Sanksi pada pasal 162 ayat 1-3, bagian kedua Bab VIII ini menerangkan dengan lebih spesifik dibandingkan dengan bab yang sama pada UU no.28 tahun 2002 tentang

Bangunan Gedung, sayangnya pasal ini tidak menjelaskan pada proses apakah pasal ini berlaku. Sehingga jika terjadi kasus yang disebabkan oleh kelalaian pengembang di tahap pembangunan akhirnya pemilik bangunanlah yang cukup dirugikan.

Secara keseluruhan Peraturan Daerah Kota Bandung No.5 Tahun 2010 mengatur tata cara mengenai pelaksaanaan dan pembangunan gedung secara lebih spesifik. Walaupun masih ada beberapa hal yang kurang dapat diukur atau dinilai secara gamblang karena bersifat sangat subjektif. Hal tersebut seperti penerapan nilai-nilai social budaya dalam rancangan arsitektur yang sangat bergantug pada penafsiran perancang terhadap nilai itu sendiri, walaupun dijamin dalam perda dikhawatirkan pemerintah kurang dapat mengendalikan fenomena penyimpangan nilai yang mungkin saja terjadi.

Terdapat pula beberapa masalah lain yaitu pemerintah yang terlihat terlalu berkuasa hingga berkesan hak-hak warga kota cenderung dikorbankan seperti pada salah satu pasa dimana warga kota harus menanggung hal yang seharusnya ditanggung pemerintah. Kekurangan lainya adalah bahwa salah satu pasal dalam peraturan daerah ini kurang sesuai atau kurang fleksibel dengan perkembangan jaman dan teknologi, agar suatu peraturan dapat terus dipergunakan sebaiknya peraturan dapat disesuaikan dengan kondisi fenomena yang terjadi atau bersifat di

BAB IV

KESIMPULAN

Dari hasil kajian studi literature kritisasi Undang-undang Undang-Undang no.28 tahun 2002 dan Peraturan Daerah Kota Bandung no.5 tahun 2010 ditemukan beberapa perbedaan dimana ecara gamblang terlihat perbedaan yang signifikan antara Undang-Undang no.28 tahun 2002 dan Peraturan Daerah Kota Bandung no.5 tahun 2010 dimana UU no.28 tahun 2002 berperan sebagai sumber hukum yang bersifat umum dan Perda Kota Bandung no.5 tahun 2010 berperan sebagai penjelas dan bersifat khusus.

Perbedaan yang terjadi karena hubungan umum-khusus ini terlihat dari isi UU dan perda dimana Undang-undang menerangkan pengertian-pengertian mengenai fungsi, pemanfataan, dan pembangunan gedung secara general dan kadang menimbulkan ketidak jelasan dalam hal pelaksanaan teknisnya, hal tersebut teratasi melalu isi Perda yang berfokus pada tata cara mengenai hal-hal yang berkaitan dengan bangunan gedung.
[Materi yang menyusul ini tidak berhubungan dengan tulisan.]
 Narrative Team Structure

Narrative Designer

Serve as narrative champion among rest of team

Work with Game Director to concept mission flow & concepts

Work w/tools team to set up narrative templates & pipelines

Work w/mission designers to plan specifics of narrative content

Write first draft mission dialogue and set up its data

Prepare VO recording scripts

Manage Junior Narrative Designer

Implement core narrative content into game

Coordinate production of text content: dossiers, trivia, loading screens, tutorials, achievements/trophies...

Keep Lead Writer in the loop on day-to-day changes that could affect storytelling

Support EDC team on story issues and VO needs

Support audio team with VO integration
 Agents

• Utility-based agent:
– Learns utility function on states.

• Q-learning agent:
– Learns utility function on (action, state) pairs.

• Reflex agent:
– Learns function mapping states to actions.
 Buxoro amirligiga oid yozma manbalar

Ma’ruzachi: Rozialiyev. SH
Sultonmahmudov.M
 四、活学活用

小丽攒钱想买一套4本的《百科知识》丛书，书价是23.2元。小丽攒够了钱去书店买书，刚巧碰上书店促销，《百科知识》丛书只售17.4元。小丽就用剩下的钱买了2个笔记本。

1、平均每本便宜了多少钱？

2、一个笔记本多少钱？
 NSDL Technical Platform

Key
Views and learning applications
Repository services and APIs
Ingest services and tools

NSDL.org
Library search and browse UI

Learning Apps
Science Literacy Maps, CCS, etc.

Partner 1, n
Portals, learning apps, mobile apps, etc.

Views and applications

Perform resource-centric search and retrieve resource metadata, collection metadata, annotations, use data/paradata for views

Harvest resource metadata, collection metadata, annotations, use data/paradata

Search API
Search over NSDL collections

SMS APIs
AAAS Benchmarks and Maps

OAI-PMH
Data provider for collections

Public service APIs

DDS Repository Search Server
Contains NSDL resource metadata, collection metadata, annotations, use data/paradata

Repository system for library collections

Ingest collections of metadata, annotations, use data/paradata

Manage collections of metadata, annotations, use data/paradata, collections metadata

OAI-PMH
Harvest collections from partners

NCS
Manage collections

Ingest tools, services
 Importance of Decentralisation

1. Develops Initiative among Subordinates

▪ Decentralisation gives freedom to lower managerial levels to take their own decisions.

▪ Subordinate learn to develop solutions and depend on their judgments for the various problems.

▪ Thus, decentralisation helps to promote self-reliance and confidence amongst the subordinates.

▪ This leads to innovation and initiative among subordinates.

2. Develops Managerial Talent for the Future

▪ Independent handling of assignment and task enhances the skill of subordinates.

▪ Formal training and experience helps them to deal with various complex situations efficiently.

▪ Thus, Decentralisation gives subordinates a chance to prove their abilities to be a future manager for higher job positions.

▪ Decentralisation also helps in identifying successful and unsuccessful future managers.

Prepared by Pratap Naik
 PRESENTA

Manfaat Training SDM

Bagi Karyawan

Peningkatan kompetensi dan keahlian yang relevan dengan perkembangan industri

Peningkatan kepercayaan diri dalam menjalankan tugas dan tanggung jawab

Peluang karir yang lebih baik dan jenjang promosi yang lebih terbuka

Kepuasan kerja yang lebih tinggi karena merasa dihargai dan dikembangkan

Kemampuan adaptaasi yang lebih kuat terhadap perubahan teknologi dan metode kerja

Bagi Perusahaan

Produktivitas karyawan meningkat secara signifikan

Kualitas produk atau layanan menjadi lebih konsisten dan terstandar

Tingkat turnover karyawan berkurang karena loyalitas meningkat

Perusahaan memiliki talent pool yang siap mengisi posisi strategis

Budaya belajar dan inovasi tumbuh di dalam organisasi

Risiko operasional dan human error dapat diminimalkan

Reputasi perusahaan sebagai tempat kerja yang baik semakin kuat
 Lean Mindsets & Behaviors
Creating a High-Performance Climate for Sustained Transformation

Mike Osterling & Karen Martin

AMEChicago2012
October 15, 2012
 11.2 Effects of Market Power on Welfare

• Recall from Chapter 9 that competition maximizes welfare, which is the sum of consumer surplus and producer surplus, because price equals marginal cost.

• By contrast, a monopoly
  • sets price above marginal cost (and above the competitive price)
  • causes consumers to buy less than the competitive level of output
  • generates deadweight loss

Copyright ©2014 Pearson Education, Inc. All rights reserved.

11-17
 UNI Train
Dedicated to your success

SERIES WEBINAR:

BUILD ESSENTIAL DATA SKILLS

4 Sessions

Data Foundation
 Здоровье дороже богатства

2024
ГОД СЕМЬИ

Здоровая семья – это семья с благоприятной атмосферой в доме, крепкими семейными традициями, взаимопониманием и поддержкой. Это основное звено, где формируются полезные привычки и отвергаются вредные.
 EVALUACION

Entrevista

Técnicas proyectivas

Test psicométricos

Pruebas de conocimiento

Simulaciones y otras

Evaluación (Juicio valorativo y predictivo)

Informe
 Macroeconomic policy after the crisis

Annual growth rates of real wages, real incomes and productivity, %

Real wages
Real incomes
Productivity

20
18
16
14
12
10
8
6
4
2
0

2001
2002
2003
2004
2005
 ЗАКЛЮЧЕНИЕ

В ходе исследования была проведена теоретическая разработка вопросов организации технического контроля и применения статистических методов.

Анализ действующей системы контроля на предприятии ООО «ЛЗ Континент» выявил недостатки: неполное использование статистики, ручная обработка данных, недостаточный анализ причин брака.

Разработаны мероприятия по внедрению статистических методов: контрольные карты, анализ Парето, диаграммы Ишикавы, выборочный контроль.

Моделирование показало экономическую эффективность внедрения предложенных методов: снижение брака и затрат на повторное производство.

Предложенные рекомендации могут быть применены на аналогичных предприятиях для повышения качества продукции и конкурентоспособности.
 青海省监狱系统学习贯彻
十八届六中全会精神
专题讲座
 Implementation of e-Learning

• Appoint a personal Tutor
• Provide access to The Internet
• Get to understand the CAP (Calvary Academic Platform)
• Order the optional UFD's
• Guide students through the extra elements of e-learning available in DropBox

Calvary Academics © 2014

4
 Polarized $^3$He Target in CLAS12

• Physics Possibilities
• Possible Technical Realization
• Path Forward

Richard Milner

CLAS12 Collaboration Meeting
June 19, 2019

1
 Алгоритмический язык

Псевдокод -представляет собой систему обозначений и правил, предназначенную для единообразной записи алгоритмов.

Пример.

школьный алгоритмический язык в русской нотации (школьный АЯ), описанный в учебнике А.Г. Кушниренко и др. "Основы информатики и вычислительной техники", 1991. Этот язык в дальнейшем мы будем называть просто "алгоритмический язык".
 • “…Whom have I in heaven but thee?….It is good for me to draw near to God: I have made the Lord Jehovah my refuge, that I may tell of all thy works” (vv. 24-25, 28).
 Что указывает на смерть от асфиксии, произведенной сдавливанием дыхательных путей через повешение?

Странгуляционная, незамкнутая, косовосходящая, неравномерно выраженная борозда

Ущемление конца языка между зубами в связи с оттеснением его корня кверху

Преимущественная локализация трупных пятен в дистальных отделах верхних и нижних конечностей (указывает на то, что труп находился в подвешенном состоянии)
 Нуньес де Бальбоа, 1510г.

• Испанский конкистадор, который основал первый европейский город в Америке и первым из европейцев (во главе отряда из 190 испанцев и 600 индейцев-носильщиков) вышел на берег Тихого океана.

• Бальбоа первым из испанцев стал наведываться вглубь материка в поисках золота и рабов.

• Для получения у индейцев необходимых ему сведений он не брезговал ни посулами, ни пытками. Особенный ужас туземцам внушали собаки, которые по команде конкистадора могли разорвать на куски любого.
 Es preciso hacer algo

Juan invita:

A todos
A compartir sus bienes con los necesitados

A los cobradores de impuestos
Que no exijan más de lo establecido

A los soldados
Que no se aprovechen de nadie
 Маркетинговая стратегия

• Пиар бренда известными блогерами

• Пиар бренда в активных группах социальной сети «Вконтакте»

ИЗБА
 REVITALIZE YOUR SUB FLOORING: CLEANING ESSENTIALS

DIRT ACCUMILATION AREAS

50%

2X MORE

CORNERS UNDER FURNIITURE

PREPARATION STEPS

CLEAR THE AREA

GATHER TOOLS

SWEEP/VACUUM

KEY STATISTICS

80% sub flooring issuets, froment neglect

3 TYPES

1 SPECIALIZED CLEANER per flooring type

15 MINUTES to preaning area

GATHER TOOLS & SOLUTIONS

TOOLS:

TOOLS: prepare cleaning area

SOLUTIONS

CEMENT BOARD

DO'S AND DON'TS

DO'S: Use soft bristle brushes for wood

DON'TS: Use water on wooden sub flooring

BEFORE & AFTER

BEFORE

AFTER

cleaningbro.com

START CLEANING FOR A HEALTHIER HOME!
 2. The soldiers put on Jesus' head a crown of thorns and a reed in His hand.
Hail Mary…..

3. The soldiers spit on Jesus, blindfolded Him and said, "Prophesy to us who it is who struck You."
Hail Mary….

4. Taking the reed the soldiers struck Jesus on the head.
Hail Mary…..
Pada aplikasinya kelak, ketika warga negara/kota mengalami kebingungan mengenai peraturan perundangan manakah yang perlu digunakan sebagai pedoman hukum dapat mengacu pada 3 asas utama hukum yaitu :

Lex spesialis Derogat Legi Generati, Bila ada 2 peraturan yang bertentangan maka yang dibenarkan adalah peraturan yang bersifat khusus.

Lex Superior Derogat Legi Inferior, Peraturan yang lebih tinggi selalu menghapus peraturan yang lebih rendah.

Lex Posteriori Derogat Legi Priori, Yang baru menghapus yang lama. Dalam hal UU no.28 Tahun 2002 dan Perda Kota Bandung no.5, jika terjadi pertentangan diantara keduanya maka peraturan perundangan yang digunakan sebagai pedoman hukum adalah Perda Kota Bandung No.5 karena bersifat lebih Khusus daripada UU no.28 tahun 2002

Jika yang terjadi adalah ketidakjelasan pedoman mana yang harus digunakan maka UU no.28 tahun 2002 lah yang dipilih, karena secara hirarki peraturan perundang-undangan di Indonesia Undang-undang lebih tinggi daripada Peraturan daerah.

Sedangkan dalam situasi lain dimana peraturan perundangan dirasa sudah tidak sesuai dengan perkembangan jaman, maka secara otomatis Peraturan Daerah no.5 tahun 2010 lah yang dijadikan acuan, karena bersifat lebih baru jika dibandingkan dengan Undang-undang no.28 tahun 2002.